Thank you, Tommy Leigh!

 

 

Picture courtesy of Frazer, Ltd. on Twitter @frazerbilt

 

Charlotte Blacketer Rescue

A man entered the water with his son and two daughters around 13th street in the afternoon over the 4th of July weekend. It was a beautiful day with small, clean waves and green water. The beach was crowded.

The kids ranged from a very young daughter to a teenager. The little girl was in a lifejacket. They waded out to a sandbar that was about 30 yards from the shoreline and were in 3-4 feet of water. Even though they were well within the designated swimming limit of 50 yards and in a guarded area, a relaxing day at the beach took a turn for the worse.

Senior Lifeguard Charlotte Blacketer relieved the tower 13 lifeguard for his lunch break. Charlotte is an experienced guard who is one of the Junior Lifeguard Program instructors. Because she’s serious about lifeguarding and because she is constantly on the move with the Junior Guard program, Charlotte maintains a high level of fitness and keeps her lifeguard and medical response skills sharp.

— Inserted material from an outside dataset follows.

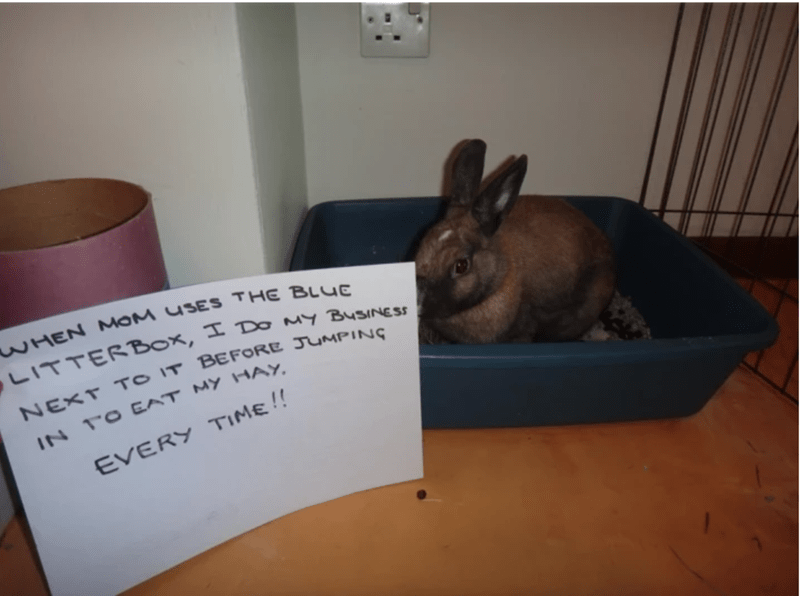 Domestic rabbit - WHEN MOM USES THE BLUE LITTERBOX, I Do mY BUSINESS NEXT TO IT BEFORE JUMPING IN TO EAT MY HAY EVERY TIME!!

This was what tipped the scale on this particular day.

The small girl drifted a little farther than her family group. The two bigger kids stayed where they were while the dad walked toward her. Suddenly he stepped off the sandbar into water over his head. He didn’t know how to swim.

Charlotte heard screaming and saw people pointing in the direction of the man struggling in the water. Charlotte reacted quickly, grabbing buoy and fins, and sprinting into the water. She automatically used well-practiced techniques of high stepping, then dolphining, then rolling over to quickly put on her fins before powering out towards the man.

On the way she looked up periodically. Through the sunlight reflected on splashing water, she spotted the man’s head briefly. She caught a glimpse of a bystander swimming while pulling the little girl in the lifejacket towards shore. Looking up to try to see the man’s head again, she saw the two other kids in the safe and shallow area in her peripheral vision. As she neared the area where she’d spotted the head, she switched to breaststroke so she could get a good look around. She didn’t see anything. She felt the bottom drop out of her stomach as it hit her that she’d lost the man and he’d gone under right in front of his kids.

But then she spotted some bubbles breaking the surface about 10 feet in front of her. She sprinted to the bubbles, did a surface dive, and swam down while keeping her eyes open. She saw a body face down floating beneath her with its arms spread wide.

Charlotte remembers grabbing him and pulling him to the surface. She doesn’t remember how she got her rescue tube wrapped around him, but as she swam him in, he started moaning and coughing. Other guards came out to help pull him in and put him on Oxygen. He was semi-conscious by the time we loaded him in the ambulance and was reported to be stable later that day in the hospital.

 

Photo of Charlotte Blacketer

Pre 4th of July

Hard to believe we’re to the 4th of July. Weather permitting, this could be a massive event, seeing as each weekend since the beach season started seems like a holiday weekend in both the best and worst of ways. Galveston needed our tourists back, and the hotel occupancy rates are just one of several indicators that they’re back, and back with a vengeance! But the corresponding workload on the emergency services and tourist related businesses has been pretty overwhelming.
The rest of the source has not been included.